(What needs to be done)
Exactly reproduce the line that contains "phylum: Chordata" and all lines after it in the entries below, through the very last line.

(Stored data entries)
# # # #

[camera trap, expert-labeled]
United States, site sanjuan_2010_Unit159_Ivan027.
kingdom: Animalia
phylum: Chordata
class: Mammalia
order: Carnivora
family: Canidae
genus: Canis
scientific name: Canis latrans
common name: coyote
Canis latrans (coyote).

# # # #

(Result below)
phylum: Chordata
class: Mammalia
order: Carnivora
family: Canidae
genus: Canis
scientific name: Canis latrans
common name: coyote
Canis latrans (coyote).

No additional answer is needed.